## Written request
Please copy the following material word for word, line by line.
====== Data for this exercise ======
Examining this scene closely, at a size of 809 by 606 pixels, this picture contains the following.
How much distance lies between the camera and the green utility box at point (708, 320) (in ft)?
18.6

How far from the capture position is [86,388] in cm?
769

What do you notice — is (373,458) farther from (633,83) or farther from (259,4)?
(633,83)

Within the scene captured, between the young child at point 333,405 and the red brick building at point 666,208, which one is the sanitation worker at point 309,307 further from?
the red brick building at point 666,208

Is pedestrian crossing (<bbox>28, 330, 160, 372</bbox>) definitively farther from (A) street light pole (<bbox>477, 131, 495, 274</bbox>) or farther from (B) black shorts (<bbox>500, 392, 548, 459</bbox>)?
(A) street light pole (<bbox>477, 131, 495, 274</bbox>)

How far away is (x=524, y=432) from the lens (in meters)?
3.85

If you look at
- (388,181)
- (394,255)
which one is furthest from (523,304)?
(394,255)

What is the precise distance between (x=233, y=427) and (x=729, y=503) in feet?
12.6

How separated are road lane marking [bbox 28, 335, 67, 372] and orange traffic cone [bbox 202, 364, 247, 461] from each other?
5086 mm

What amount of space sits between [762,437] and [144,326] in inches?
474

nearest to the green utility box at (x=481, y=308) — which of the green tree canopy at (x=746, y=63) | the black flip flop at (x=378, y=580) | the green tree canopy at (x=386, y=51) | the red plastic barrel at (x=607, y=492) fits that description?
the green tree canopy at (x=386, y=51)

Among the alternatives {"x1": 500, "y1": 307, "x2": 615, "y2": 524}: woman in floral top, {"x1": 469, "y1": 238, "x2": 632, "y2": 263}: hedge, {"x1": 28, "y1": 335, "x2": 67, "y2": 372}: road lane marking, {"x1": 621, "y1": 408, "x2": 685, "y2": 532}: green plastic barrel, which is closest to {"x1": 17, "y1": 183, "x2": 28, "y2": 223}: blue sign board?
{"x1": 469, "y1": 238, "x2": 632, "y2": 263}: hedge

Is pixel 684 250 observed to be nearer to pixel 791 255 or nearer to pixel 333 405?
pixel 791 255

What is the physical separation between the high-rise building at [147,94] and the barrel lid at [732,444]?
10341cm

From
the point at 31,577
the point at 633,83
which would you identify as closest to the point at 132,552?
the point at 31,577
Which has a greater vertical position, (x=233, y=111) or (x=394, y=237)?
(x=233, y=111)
======
## Exercise result
Examining this scene closely, at a size of 809 by 606 pixels, this picture contains the following.
How much distance lies between the camera and the green utility box at point (708, 320) (in ft)?
18.6

How far from the capture position is [86,388] in cm?
769

What do you notice — is (373,458) farther from (633,83) or farther from (259,4)?
(633,83)

Within the scene captured, between the young child at point 333,405 and the red brick building at point 666,208, which one is the sanitation worker at point 309,307 further from?
the red brick building at point 666,208

Is pedestrian crossing (<bbox>28, 330, 160, 372</bbox>) definitively farther from (A) street light pole (<bbox>477, 131, 495, 274</bbox>) or farther from (B) black shorts (<bbox>500, 392, 548, 459</bbox>)?
(A) street light pole (<bbox>477, 131, 495, 274</bbox>)

How far away is (x=524, y=432) from the lens (in meters)?
3.85

If you look at
- (388,181)
- (394,255)
which one is furthest from (523,304)?
(394,255)

What is the precise distance between (x=233, y=427) and (x=729, y=503) in feet?
12.6

How separated are road lane marking [bbox 28, 335, 67, 372] and orange traffic cone [bbox 202, 364, 247, 461] from each other?
5086 mm

What amount of space sits between [762,437] and [144,326] in inches?
474

nearest to the green utility box at (x=481, y=308) — which of the green tree canopy at (x=746, y=63) | the black flip flop at (x=378, y=580) | the green tree canopy at (x=386, y=51) | the red plastic barrel at (x=607, y=492) fits that description?
the green tree canopy at (x=386, y=51)

Among the alternatives {"x1": 500, "y1": 307, "x2": 615, "y2": 524}: woman in floral top, {"x1": 469, "y1": 238, "x2": 632, "y2": 263}: hedge, {"x1": 28, "y1": 335, "x2": 67, "y2": 372}: road lane marking, {"x1": 621, "y1": 408, "x2": 685, "y2": 532}: green plastic barrel, which is closest to {"x1": 17, "y1": 183, "x2": 28, "y2": 223}: blue sign board?
{"x1": 469, "y1": 238, "x2": 632, "y2": 263}: hedge

Is pixel 684 250 observed to be nearer to pixel 791 255 or nearer to pixel 333 405?
pixel 791 255

What is the physical separation between the high-rise building at [147,94] and the barrel lid at [732,444]?
10341cm

From
the point at 31,577
the point at 633,83
which would you identify as closest to the point at 132,552?
the point at 31,577
Which has a greater vertical position, (x=233, y=111) or (x=394, y=237)?
(x=233, y=111)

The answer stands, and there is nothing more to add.